A quel gardien avez-vous marqué votre plus joli but ?

Au légendaire portier du Club Africain, Zarga. Ma frappe était tellement puissante que le ballon s’est «encastré» dans la lucarne des buts du stade Zouiten pour ne plus en ressortir. C’était le but égalisateur (1-1).

Quelle différence trouvez-vous entre le foot d’hier et d’aujourd’hui?

Le foot est devenu aujourd’hui beaucoup plus rapide. Jadis, celui qui tient le plus le ballon et dribble le maximum de joueurs était considéré le meilleur. Ce jeu-là n’a plus cours. Et puis, l’argent n’avait pas encore pollué les cœurs et les esprits.

De quel ordre étaient les primes que vous touchiez ?

Notre trésorier Hassen Bennour nous offrait trois, quatre ou cinq dinars pour une victoire dans un match important. Cela n’a absolument rien à voir avec ce qui se passe aujourd’hui. C’est le jour et la nuit.

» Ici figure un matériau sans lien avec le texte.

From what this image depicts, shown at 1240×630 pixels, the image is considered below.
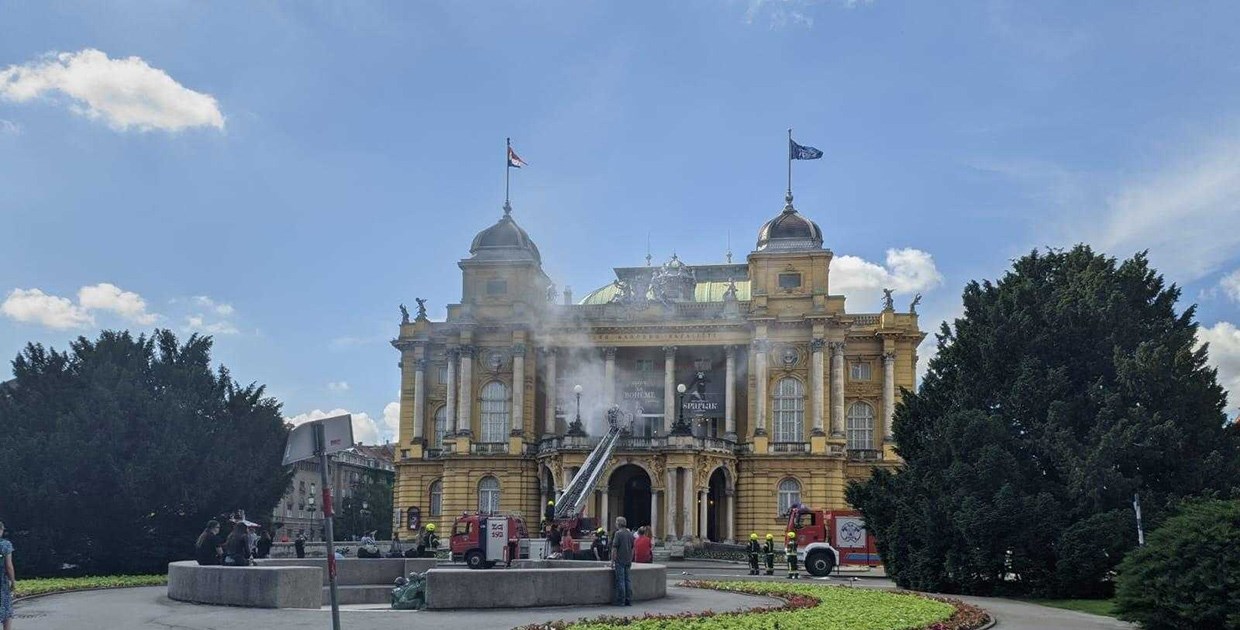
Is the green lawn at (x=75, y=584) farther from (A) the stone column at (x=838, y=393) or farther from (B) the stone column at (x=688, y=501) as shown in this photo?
(A) the stone column at (x=838, y=393)

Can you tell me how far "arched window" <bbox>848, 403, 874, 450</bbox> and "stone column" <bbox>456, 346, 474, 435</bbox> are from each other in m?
25.3

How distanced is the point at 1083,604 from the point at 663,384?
49974 mm

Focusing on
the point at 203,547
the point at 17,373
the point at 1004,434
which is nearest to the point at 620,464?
the point at 17,373

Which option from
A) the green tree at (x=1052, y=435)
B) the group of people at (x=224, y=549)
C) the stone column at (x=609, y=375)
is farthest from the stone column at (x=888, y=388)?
the group of people at (x=224, y=549)

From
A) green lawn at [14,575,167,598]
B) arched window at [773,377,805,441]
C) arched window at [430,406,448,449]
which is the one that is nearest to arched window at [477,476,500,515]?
arched window at [430,406,448,449]

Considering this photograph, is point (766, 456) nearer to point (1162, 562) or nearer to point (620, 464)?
point (620, 464)

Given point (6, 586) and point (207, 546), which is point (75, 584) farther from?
point (6, 586)

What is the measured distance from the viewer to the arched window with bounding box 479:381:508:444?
79062 millimetres

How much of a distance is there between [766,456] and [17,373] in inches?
1712

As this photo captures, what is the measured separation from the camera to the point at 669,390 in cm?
7656

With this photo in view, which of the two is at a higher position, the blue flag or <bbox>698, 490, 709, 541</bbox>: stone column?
the blue flag

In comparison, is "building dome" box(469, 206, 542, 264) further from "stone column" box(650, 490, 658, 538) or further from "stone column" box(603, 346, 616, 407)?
"stone column" box(650, 490, 658, 538)

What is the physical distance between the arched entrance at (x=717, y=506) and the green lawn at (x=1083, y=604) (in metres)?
43.2

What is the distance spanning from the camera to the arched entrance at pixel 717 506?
74.2m
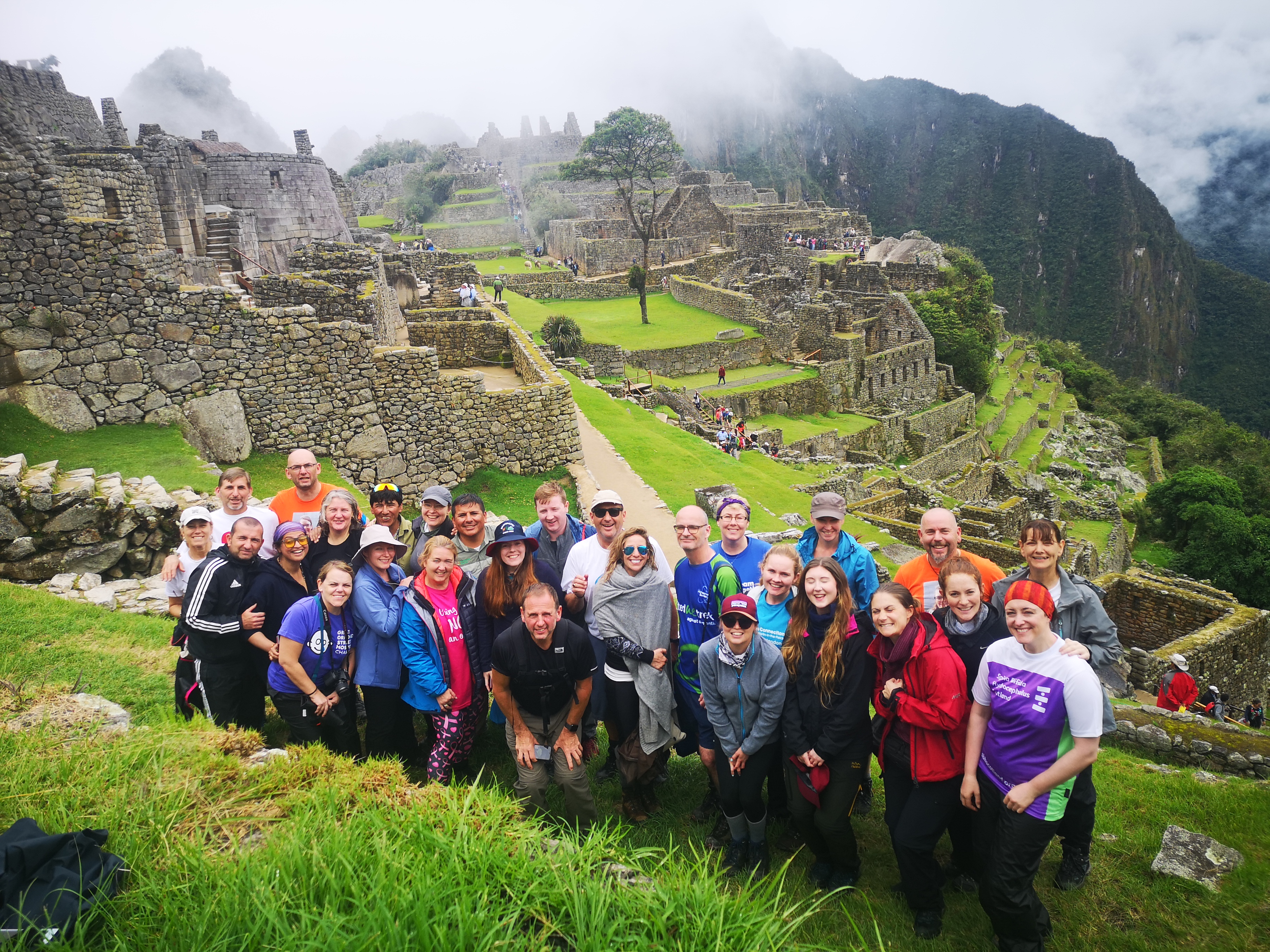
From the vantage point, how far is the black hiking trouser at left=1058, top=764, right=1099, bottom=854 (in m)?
4.09

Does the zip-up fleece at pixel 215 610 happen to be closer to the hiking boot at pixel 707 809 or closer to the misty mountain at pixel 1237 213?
the hiking boot at pixel 707 809

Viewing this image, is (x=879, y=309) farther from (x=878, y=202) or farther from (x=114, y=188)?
(x=878, y=202)

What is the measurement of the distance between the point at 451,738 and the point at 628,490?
8002mm

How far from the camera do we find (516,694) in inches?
171

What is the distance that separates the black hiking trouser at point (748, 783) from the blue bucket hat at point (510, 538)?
5.38ft

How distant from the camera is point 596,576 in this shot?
5004 mm

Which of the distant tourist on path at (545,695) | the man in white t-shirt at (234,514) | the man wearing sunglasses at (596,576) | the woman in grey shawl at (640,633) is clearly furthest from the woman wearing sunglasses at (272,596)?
the woman in grey shawl at (640,633)

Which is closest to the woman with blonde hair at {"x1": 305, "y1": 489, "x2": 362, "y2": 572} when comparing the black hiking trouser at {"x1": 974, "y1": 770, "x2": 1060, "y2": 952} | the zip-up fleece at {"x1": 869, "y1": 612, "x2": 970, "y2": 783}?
the zip-up fleece at {"x1": 869, "y1": 612, "x2": 970, "y2": 783}

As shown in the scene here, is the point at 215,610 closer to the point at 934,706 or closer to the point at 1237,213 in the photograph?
the point at 934,706

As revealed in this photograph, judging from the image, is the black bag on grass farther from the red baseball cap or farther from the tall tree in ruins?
the tall tree in ruins

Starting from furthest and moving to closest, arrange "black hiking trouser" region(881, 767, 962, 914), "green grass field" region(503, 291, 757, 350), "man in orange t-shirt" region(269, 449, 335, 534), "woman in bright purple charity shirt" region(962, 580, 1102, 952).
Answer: "green grass field" region(503, 291, 757, 350) < "man in orange t-shirt" region(269, 449, 335, 534) < "black hiking trouser" region(881, 767, 962, 914) < "woman in bright purple charity shirt" region(962, 580, 1102, 952)

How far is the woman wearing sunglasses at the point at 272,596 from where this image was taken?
4504 millimetres

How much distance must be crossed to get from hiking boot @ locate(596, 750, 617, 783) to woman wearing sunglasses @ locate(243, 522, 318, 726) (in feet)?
7.50

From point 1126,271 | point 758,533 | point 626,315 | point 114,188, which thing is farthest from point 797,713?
point 1126,271
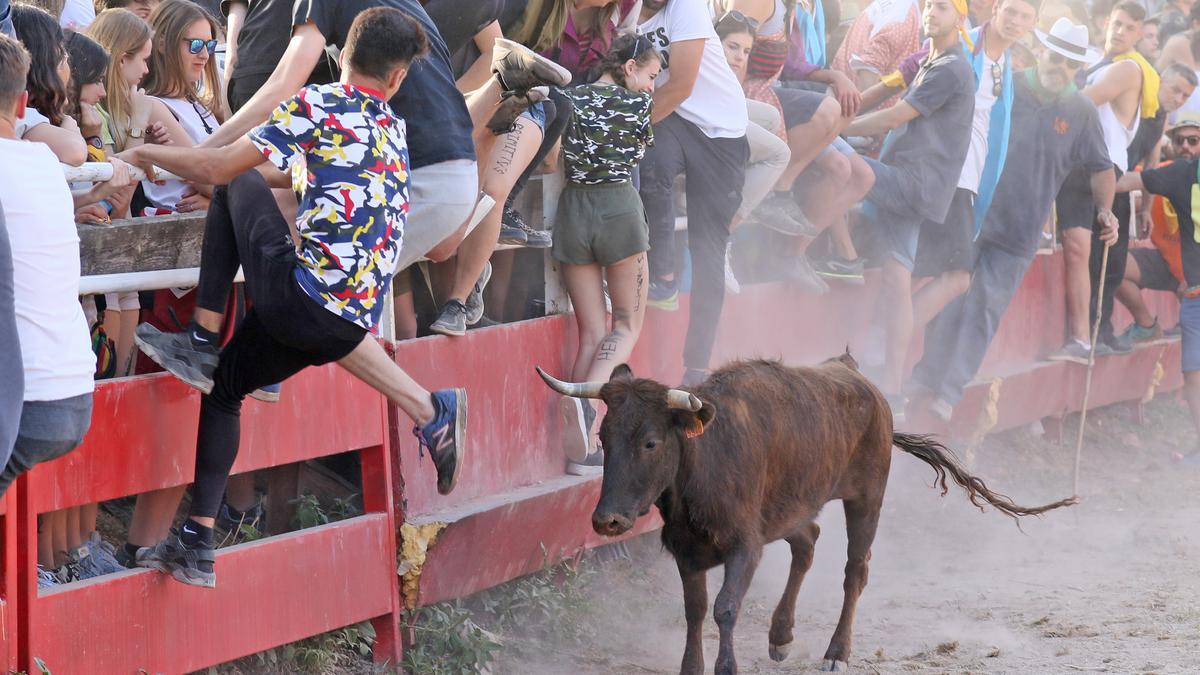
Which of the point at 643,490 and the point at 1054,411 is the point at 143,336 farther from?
the point at 1054,411

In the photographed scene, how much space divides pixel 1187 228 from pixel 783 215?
5.21m

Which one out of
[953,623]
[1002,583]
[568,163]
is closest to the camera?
[568,163]

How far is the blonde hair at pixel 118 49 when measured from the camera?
539cm

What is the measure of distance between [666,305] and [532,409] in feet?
3.84

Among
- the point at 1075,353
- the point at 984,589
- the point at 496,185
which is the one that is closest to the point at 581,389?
the point at 496,185

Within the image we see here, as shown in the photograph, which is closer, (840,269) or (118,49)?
(118,49)

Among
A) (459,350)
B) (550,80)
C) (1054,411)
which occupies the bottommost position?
(1054,411)

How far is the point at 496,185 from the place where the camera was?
6.17 m

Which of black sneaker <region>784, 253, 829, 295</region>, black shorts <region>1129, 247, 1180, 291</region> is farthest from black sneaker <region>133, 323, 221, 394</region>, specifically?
black shorts <region>1129, 247, 1180, 291</region>

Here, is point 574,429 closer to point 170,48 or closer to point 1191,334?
point 170,48

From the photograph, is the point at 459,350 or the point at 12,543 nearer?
the point at 12,543

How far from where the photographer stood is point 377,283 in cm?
468

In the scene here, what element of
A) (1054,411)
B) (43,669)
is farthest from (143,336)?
(1054,411)

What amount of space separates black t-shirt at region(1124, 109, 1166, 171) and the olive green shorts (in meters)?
7.51
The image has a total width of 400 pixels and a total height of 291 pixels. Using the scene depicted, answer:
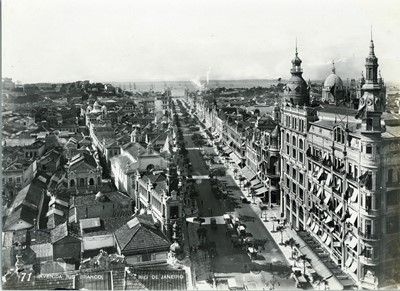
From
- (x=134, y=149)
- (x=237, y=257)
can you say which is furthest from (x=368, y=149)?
(x=134, y=149)

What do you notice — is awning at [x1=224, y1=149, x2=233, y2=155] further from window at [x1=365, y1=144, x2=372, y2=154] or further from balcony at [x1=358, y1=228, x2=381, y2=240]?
window at [x1=365, y1=144, x2=372, y2=154]

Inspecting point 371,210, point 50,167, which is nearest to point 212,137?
point 50,167

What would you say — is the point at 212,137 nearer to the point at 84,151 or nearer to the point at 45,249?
the point at 84,151

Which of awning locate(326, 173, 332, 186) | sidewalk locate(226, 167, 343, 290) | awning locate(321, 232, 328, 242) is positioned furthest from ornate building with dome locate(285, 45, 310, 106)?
awning locate(321, 232, 328, 242)

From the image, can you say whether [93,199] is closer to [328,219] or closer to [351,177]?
[328,219]

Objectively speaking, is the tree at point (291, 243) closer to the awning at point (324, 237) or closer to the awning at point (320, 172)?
the awning at point (324, 237)

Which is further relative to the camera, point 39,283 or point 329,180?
point 329,180
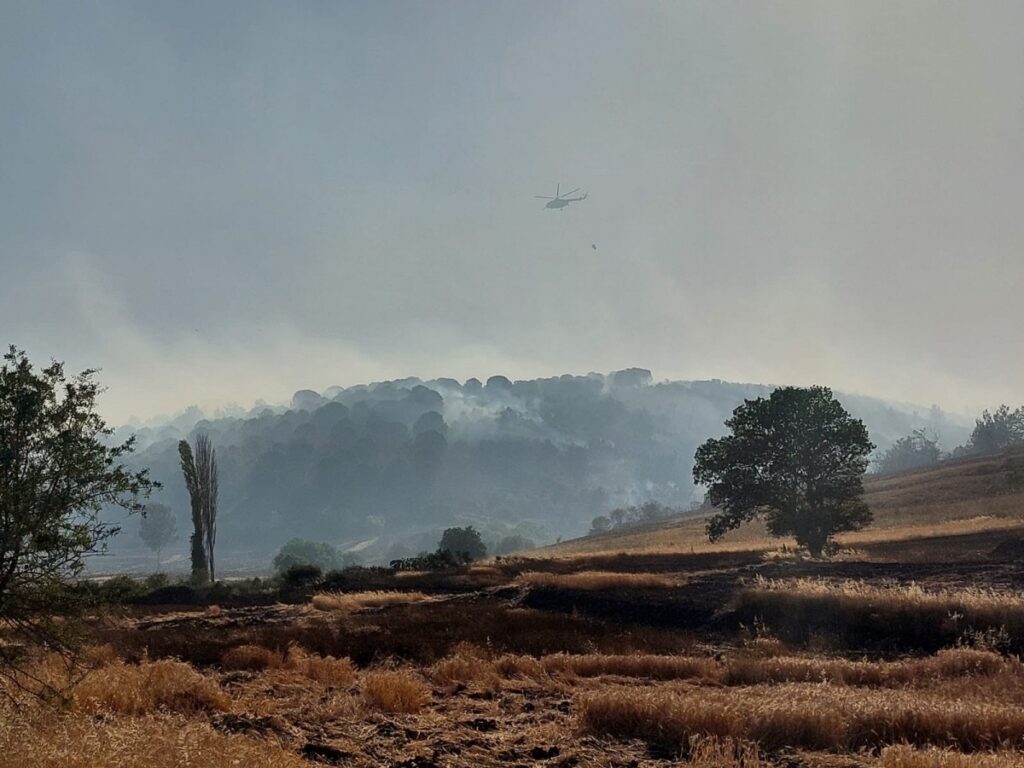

Etes-vous resté proche de votre club ?

J’ai passé toute ma vie au stade du Bardo. J’ai longtemps fait le garde-matériel, et vu défiler un tas de générations, dont celle de Rached Tounsi qui a planté un jour trois buts dans les filets du gardien de l’Espérance de Tunis, Kamel Karia. Tounsi est le genre de joueur efficace et très fluide dans son jeu. On l’appelait «Saksaka». Si je n’ai pas fait le métier d’entraîneur, c’est sans doute parce que je n’ai pas mené mes études très loin et suffisamment pour pouvoir maîtriser un métier aussi exigeant.

Que vous a donné le football?

En plus de la célébrité, il m’a protégé contre la délinquance. Mon père Mosbah Korbi, qui était paysan, est mort alors que j’étais encore jeune. Après son départ, ma mère Fatma Hachich, qui vient de Oued Souhil, dans la banlieue de Nabeul, a travaillé ouvrière au lycée technique de Radès afin de faire vivre sa famille. La part du sport dans mon éducation et mon épanouissement a été primordiale.

C’est le foot de quartier qui vous a donc révélé ?

Oui, d’autant plus que mes parents ne connaissaient rien au football. Au quartier, on utilisait des ballons de fortune, de chiffons. Le chemin a été long qui m’a permis de rejoindre la sélection juniors où j’ai évolué avec Galard, Skander Medelgi…

Si vous n’étiez pas dans le foot, dans quel autre domaine auriez-vous exercé ?

J’aurais sans doute été boucher, le même métier pratiqué par mon oncle maternel Mohamed que j’accompagnais d’ailleurs à l’abattoir. J’ai longtemps travaillé avec lui.

Parlez-nous de votre petite famille?

Avec Fatma, nous avons eu deux filles: Lilia et Ferihane.

Quels sont vos hobbies?

J’aime regarder les feuilletons et le foot européen à la télé. Je suis fan du Real. J’aime aussi passer du temps avec les amis au café Fafa, au quartier Lamrah, au cœur de la ville de Radès.

Enfin, qu’a représenté le Stade Tunisien pour vous ?

Toute ma vie. La famille qui m’a adopté et éduqué, me donnant la notoriété et l’amour de tout le monde, je crois.

Et la ville de Radès d’où vous tirez votre surnom ?

C’est la mère nourricière. Si un jour j’étais condamné à aller ailleurs, je me sentirais mourir à petit feu. C’est aussi la ville du basket. Aucun club n’a gagné autant de titres. Dans les années quarante, cinquante et soixante, l’été venu, les baraques au bord de la plage voyaient s’y installer la noblesse tunisoise. Une ambiance incomparable tout au long de la saison estivale, avec des repas somptueux, la musique le soir, un raffinement total, une joie de vivre contagieuse. Ah le Radès d’antan ! J’y coule maintenant des jours paisibles entre le café et mon foyer du côté du quartier Lamrah.